Das belarussische Regime stellt die atomare Wiederbewaffnung als Sicherheitsmaßnahme dar. Verteidigungsminister Wiktar Chrenin wies darauf hin, dass USA und Großbritannien ihre Sicherheitsgarantien nicht eingehalten hätten. Lukaschenko erklärte am 13. Juni 2023, dass er Putin selbst darum gebeten habe, „die Atomwaffen nach Minsk zurückzugeben“. Im Interview mit der russischen Propagandistin Olga Skabeeva fügte er hinzu: „Niemand hat jemals gegen ein Atomland gekämpft, ein Land, das Atomwaffen besitzt. Wir haben Raketen und Bomben von Russland erhalten. Die Bomben sind dreimal so stark wie in Hiroshima und Nagasaki. Sie werden bis zu eine Million Menschen auf einmal töten“. Mit anderen Worten: Diese Bomben könnten Vilnius, Riga oder Tallinn auslöschen.

Lukaschenko kündigte an, „im Falle einer Aggression gegen Belarus ohne zu zögern“ Atomwaffen einzusetzen. Damit erweckte er den Eindruck, als ob Belarus über deren Einsatz verfügen könne. Doch in Wirklichkeit hat Russland die volle Kontrolle über das belarussische Arsenal, wie Putin wiederholt betont hat. Damit folgt er der internationalen Praxis der Atommächte, den Einsatzbefehl nicht anderen Ländern zu überlassen, auch wenn die Atomwaffen auf ihren Gebieten aufgestellt werden. In der NATO nennt man das „nukleare Teilhabe“. Die US-Atomwaffen, die in der Eifeler Gemeinde Büchel stationiert sind, können nur mit US-Befehl benutzt werden. Bundeswehr-Piloten dürfen sie lediglich transportieren und abfeuern.

Laut einem Bericht der Tagesschau vom 26. März 2023 äußerte sich die Kampagne zur Abschaffung von Atomwaffen (ICAN) besorgt (tagesschau.de).
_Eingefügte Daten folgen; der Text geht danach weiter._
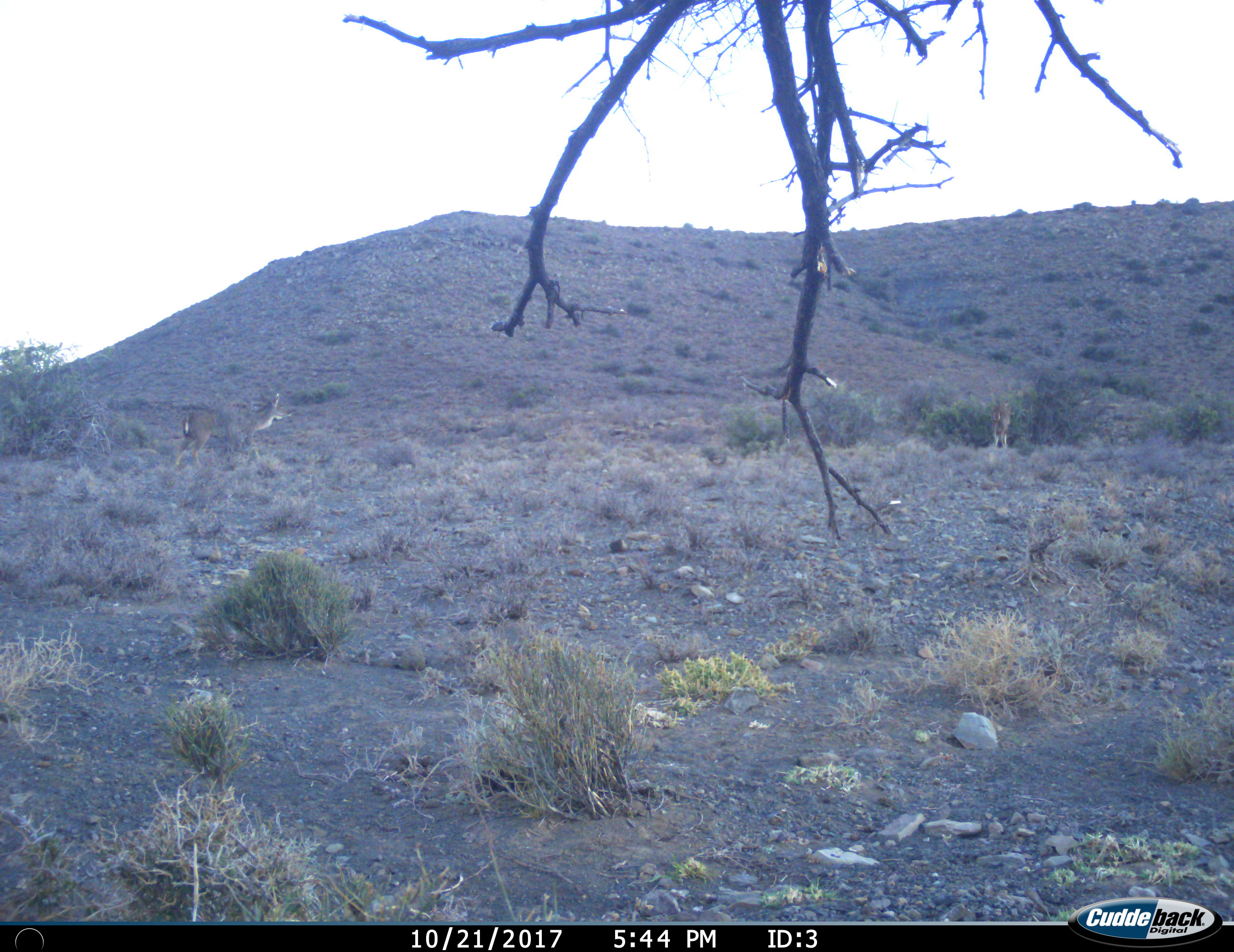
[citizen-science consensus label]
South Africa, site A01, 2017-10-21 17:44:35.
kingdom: Animalia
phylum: Chordata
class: Mammalia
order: Artiodactyla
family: Bovidae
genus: Tragelaphus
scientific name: Tragelaphus strepsiceros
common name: greater kudu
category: kudu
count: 2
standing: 75%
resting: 0%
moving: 75%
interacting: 0%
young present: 0%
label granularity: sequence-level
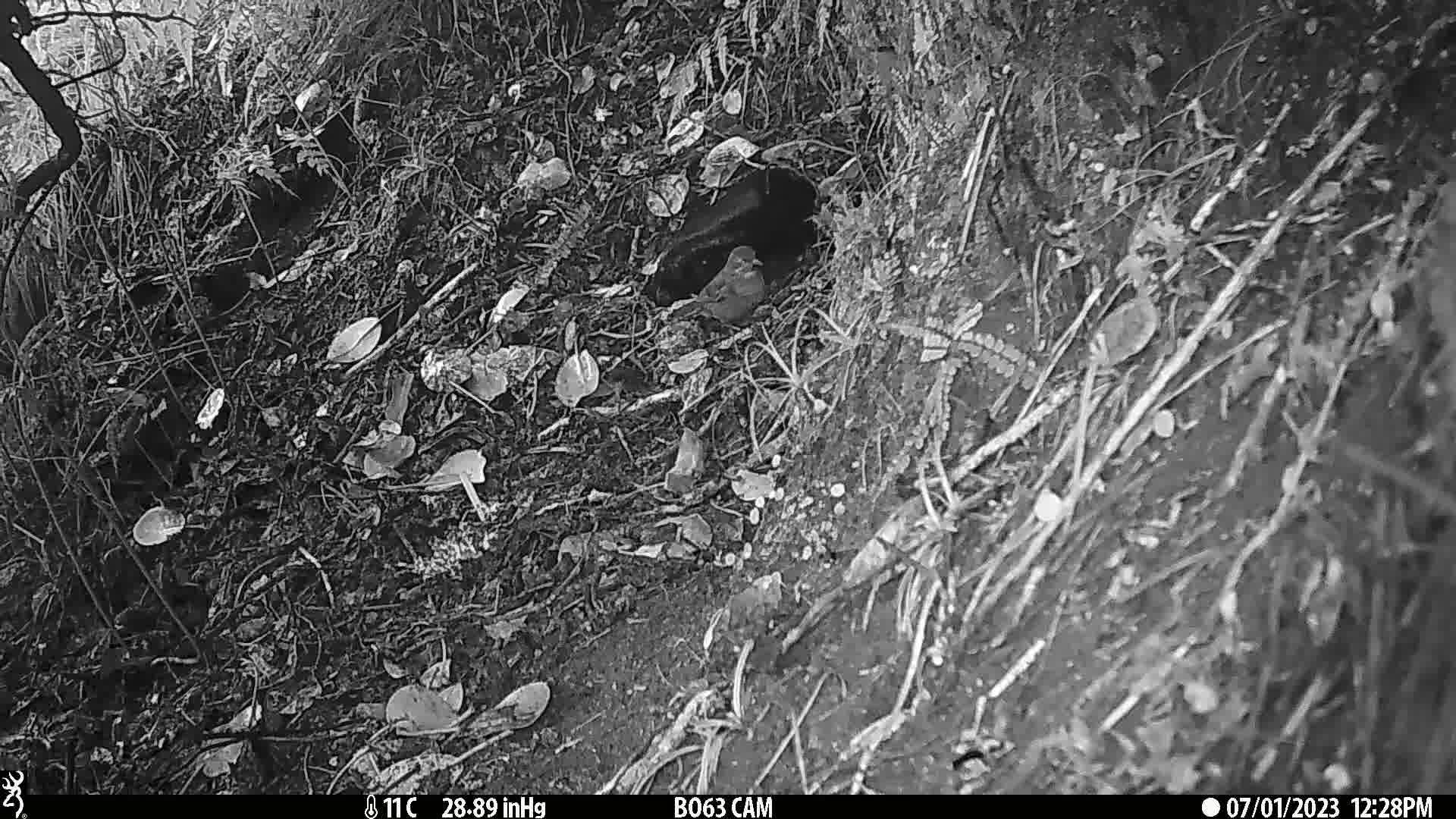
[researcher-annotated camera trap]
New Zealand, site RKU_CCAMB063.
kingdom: Animalia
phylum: Chordata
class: Aves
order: Passeriformes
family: Turdidae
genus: Turdus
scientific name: Turdus merula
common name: eurasian blackbird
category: blackbird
Es sei eine „extrem gefährliche Eskalation“. Im Zusammenhang mit dem Ukraine-Krieg sei „das Risiko einer Fehleinschätzung oder Fehlinterpretation extrem hoch“. ICAN erinnerte daran, dass der UN-Atomwaffenverbotsvertrag aus dem Jahr 2017 den Ländern verbietet, Atommächten die Aufstellung nuklearer Waffen auf ihrem Territorium zu gestatten. 122 Staaten haben ihn unterzeichnet. Neben Belarus verweigerten NATO-Staaten wie Deutschland und Italien die Unterschrift. China, das von westlichen Medien als Verbündeter Russlands dargestellt wird, kritisierte 2023 die atomare Wiederbewaffnung von Belarus. Das chinesische Außenministerium nahm die Meldung mit „großer Besorgnis“ zur Kenntnis.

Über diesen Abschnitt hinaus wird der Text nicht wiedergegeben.